> _Text_:

In the Bible, forgiveness is a central theme that is emphasized throughout its teachings. It is essential for believers to understand the importance of forgiveness and the consequences of not forgiving others. The Bible makes it clear that those who do not forgive will not receive forgiveness from God. Let us explore what the Scriptures say about this topic and the lessons we can learn from them.

Biblical teachings on forgiveness

One of the key passages that addresses the issue of forgiveness is found in Matthew 6:14-15. Jesus states, “For if you forgive other people when they sin against you, your heavenly Father will also forgive you. But if you do not forgive others their sins, your Father will not forgive your sins.” These verses emphasize the importance of forgiveness in our relationships with others and with God.

Jesus’ teachings in these verses reveal that our forgiveness of others is directly linked to our ability to receive forgiveness from God. When we hold onto unforgiveness, we hinder our own forgiveness and create a barrier between ourselves and our Heavenly Father. Therefore, forgiveness is not merely a suggestion but a commandment that we must heed.

The example of forgiveness in Jesus’ life

One powerful example of forgiveness in the Bible is seen in Luke 23:34 when Jesus is crucified. In the midst of immense pain and suffering, Jesus prays for those who are responsible for His crucifixion, saying, “Father, forgive them, for they do not know what they are doing.” This act of forgiveness is astounding and serves as a model for believers to follow.

> _Available data_:
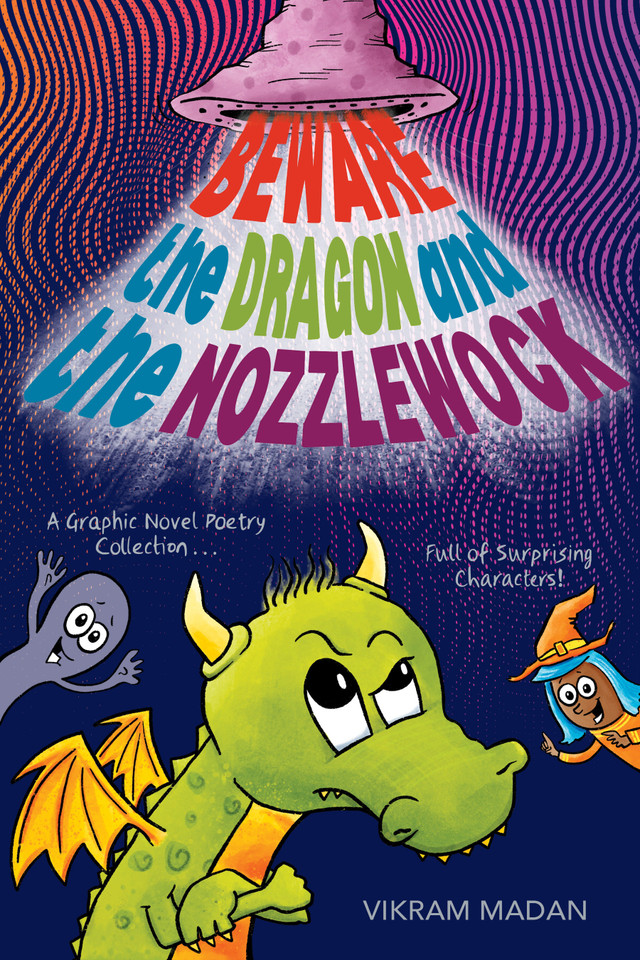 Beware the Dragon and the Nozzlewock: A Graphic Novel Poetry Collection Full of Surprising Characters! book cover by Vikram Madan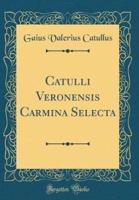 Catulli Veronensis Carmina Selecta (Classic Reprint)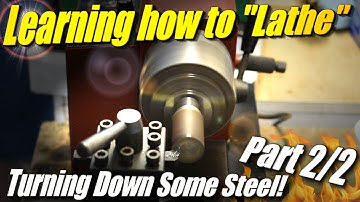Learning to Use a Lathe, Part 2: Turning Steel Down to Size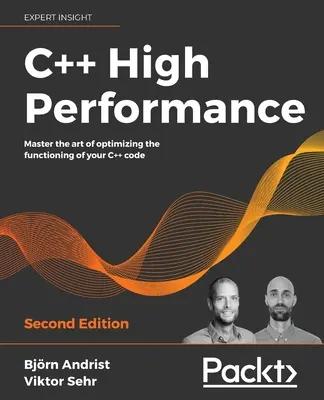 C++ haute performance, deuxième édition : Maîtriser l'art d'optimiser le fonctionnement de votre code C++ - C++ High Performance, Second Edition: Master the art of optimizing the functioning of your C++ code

---

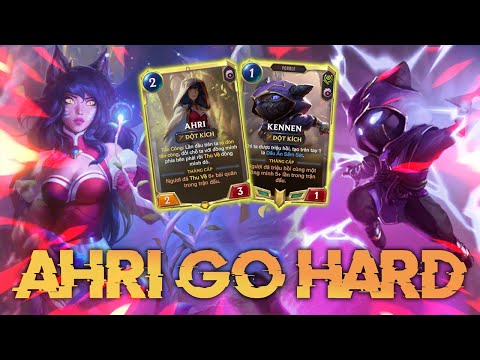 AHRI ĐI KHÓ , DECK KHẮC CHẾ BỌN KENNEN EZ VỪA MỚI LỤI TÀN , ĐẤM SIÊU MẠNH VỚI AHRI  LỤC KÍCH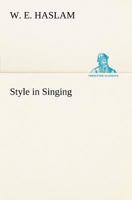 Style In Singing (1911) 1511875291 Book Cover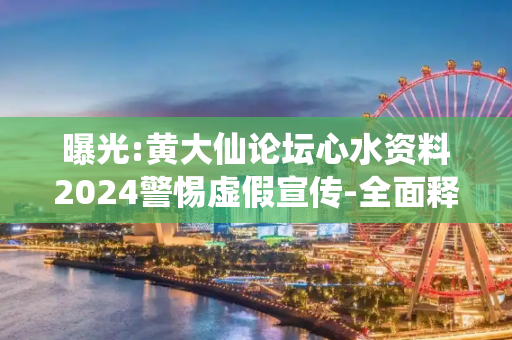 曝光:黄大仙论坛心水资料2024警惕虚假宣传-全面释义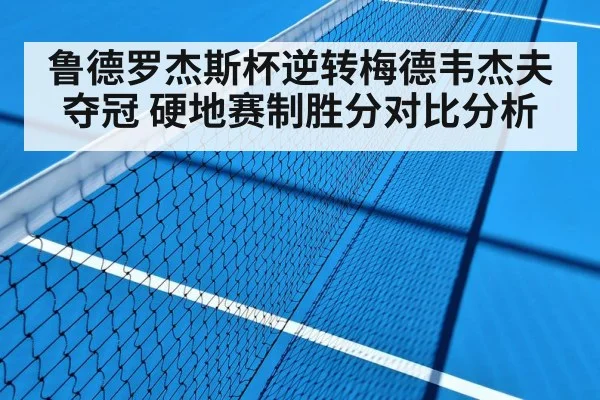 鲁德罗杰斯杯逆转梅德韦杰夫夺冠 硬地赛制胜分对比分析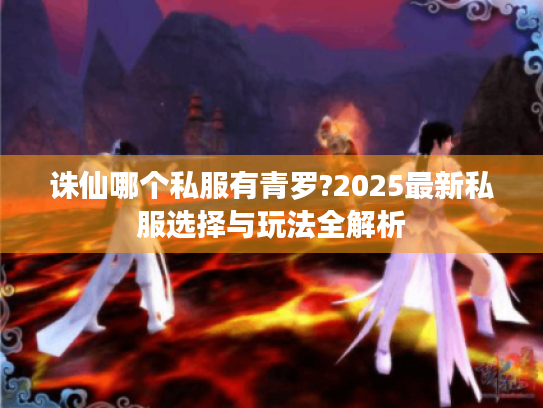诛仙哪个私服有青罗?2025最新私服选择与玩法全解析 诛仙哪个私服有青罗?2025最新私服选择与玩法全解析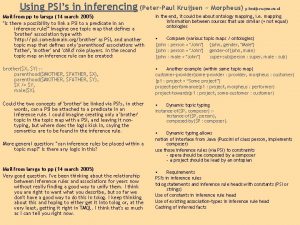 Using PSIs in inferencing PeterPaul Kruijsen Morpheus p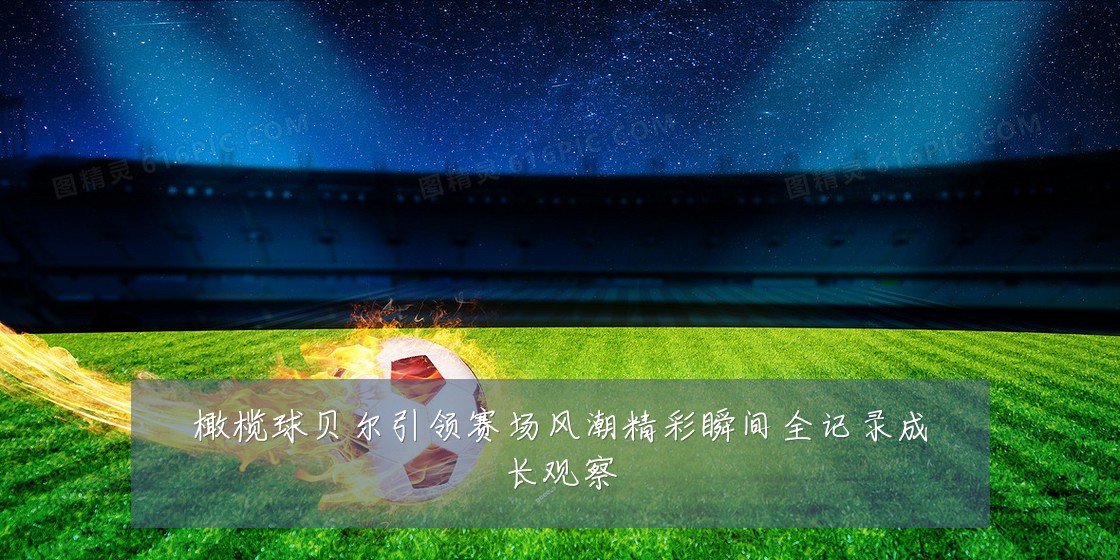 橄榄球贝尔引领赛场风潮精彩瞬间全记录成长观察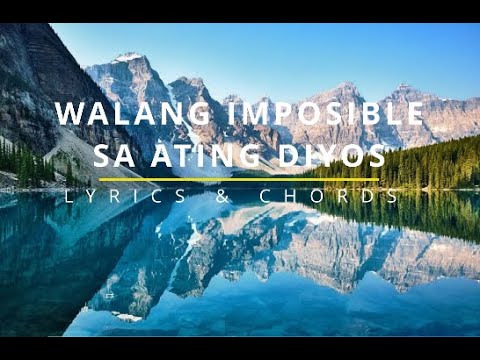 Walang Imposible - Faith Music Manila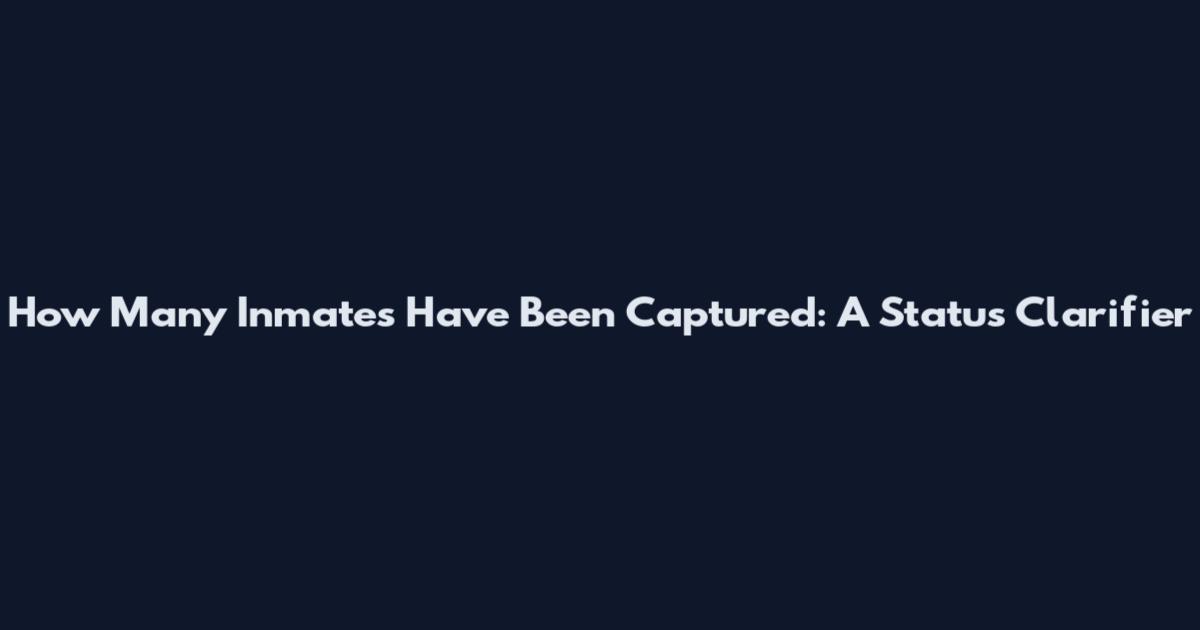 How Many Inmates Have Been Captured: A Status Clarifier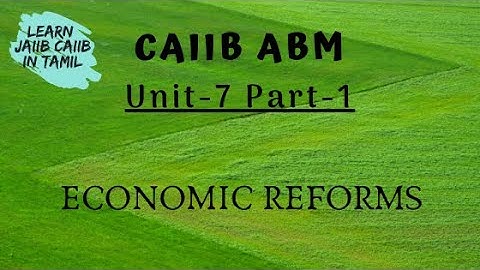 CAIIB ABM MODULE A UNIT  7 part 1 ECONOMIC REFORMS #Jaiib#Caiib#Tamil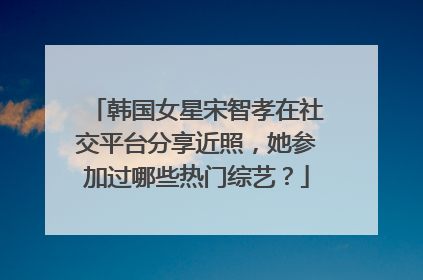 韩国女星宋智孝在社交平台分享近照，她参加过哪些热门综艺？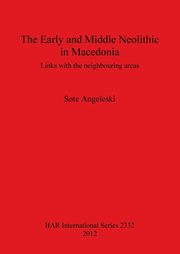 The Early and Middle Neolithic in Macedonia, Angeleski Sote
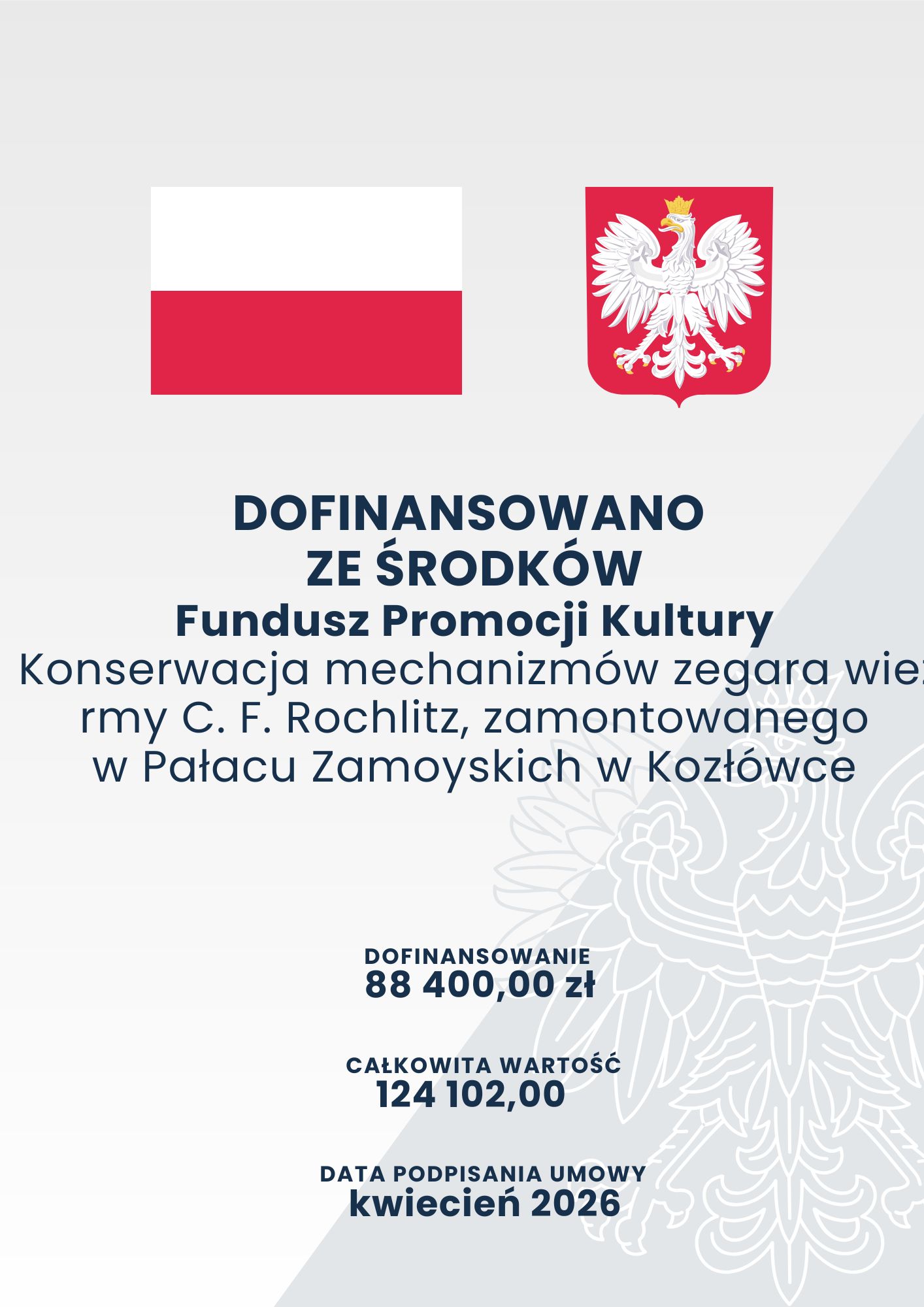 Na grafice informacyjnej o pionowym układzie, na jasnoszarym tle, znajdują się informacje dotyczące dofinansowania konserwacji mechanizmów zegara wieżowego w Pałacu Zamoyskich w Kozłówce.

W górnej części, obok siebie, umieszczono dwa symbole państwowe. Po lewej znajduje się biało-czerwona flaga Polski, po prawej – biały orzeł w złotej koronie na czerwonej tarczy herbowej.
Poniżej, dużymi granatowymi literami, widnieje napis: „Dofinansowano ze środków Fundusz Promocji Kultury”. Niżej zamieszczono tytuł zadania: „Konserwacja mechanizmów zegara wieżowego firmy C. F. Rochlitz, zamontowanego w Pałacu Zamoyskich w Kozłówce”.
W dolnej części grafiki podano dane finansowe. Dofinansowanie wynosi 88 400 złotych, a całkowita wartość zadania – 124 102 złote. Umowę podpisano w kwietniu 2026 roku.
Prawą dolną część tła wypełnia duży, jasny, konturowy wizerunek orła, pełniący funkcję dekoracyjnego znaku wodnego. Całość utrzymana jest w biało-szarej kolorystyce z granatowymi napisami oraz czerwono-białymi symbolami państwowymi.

> _Problems to work on_:
A – Why does the forgiveness text say forgiveness is a commandment rather than merely a suggestion? Answer in one to three sentences.
B – Can you return the forgiveness text between "In the Bible, forgiveness" and "learn from them.", inclusive?

> _Answers to each task_:
A – Forgiving others is directly linked to being able to receive forgiveness from God. Holding onto unforgiveness hinders one's own forgiveness and creates a barrier between oneself and the Heavenly Father.

B –
In the Bible, forgiveness is a central theme that is emphasized throughout its teachings. It is essential for believers to understand the importance of forgiveness and the consequences of not forgiving others. The Bible makes it clear that those who do not forgive will not receive forgiveness from God. Let us explore what the Scriptures say about this topic and the lessons we can learn from them.